**SHORT EXERCISE**
Copy out every line of the data below that contains the word "forearm".

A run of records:
↓

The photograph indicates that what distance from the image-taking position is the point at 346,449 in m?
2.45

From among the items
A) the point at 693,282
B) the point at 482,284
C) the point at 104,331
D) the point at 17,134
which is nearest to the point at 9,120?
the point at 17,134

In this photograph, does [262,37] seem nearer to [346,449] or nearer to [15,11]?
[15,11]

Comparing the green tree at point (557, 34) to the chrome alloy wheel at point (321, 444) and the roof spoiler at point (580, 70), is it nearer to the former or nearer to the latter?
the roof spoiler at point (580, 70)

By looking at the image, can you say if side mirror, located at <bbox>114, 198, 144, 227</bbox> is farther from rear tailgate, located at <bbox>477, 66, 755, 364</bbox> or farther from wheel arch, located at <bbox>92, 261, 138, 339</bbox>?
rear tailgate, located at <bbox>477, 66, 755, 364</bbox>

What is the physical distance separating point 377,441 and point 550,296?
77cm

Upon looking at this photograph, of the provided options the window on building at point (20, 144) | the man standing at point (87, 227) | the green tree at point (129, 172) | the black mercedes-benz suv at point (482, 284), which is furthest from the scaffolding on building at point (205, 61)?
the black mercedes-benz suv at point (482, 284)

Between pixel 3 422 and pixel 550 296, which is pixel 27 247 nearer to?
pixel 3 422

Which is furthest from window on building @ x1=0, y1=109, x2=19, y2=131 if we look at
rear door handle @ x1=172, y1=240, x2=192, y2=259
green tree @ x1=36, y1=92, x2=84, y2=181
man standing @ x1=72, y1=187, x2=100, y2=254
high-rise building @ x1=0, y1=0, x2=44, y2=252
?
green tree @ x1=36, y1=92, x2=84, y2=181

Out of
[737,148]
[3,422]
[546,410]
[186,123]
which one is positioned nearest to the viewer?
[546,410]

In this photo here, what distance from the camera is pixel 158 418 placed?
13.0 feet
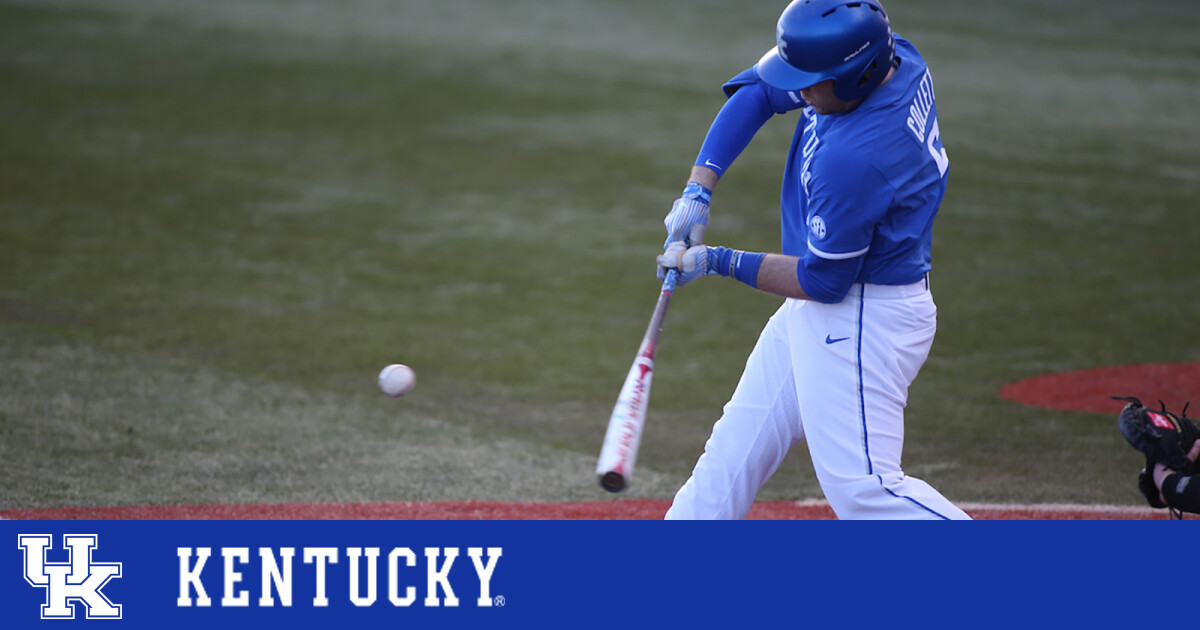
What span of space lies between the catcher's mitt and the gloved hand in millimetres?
1334

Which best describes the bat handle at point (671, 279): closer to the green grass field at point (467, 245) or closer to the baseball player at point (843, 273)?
the baseball player at point (843, 273)

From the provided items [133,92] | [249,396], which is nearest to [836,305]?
[249,396]

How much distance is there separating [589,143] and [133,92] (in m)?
6.47

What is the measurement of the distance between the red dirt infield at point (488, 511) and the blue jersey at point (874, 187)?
2.05 metres

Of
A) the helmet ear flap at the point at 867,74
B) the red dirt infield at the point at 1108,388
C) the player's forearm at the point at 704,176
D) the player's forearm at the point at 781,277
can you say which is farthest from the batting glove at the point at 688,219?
the red dirt infield at the point at 1108,388

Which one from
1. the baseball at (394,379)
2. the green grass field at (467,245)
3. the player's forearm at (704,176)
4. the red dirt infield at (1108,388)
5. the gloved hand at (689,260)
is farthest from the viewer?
the red dirt infield at (1108,388)

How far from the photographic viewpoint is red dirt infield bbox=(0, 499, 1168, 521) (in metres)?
5.10

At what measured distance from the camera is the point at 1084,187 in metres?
12.8

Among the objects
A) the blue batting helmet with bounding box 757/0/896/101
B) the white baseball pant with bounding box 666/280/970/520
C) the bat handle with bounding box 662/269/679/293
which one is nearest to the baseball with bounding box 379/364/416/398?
the bat handle with bounding box 662/269/679/293

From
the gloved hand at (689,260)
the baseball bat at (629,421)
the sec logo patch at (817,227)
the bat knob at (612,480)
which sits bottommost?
the bat knob at (612,480)
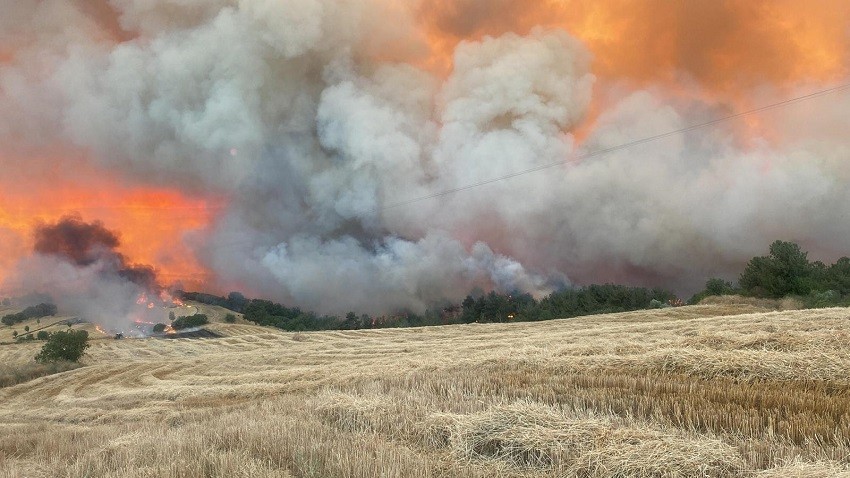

↑

**RESPONSE TO THE EXERCISE**
C) the player's forearm at the point at 704,176
D) the player's forearm at the point at 781,277
3. the player's forearm at (704,176)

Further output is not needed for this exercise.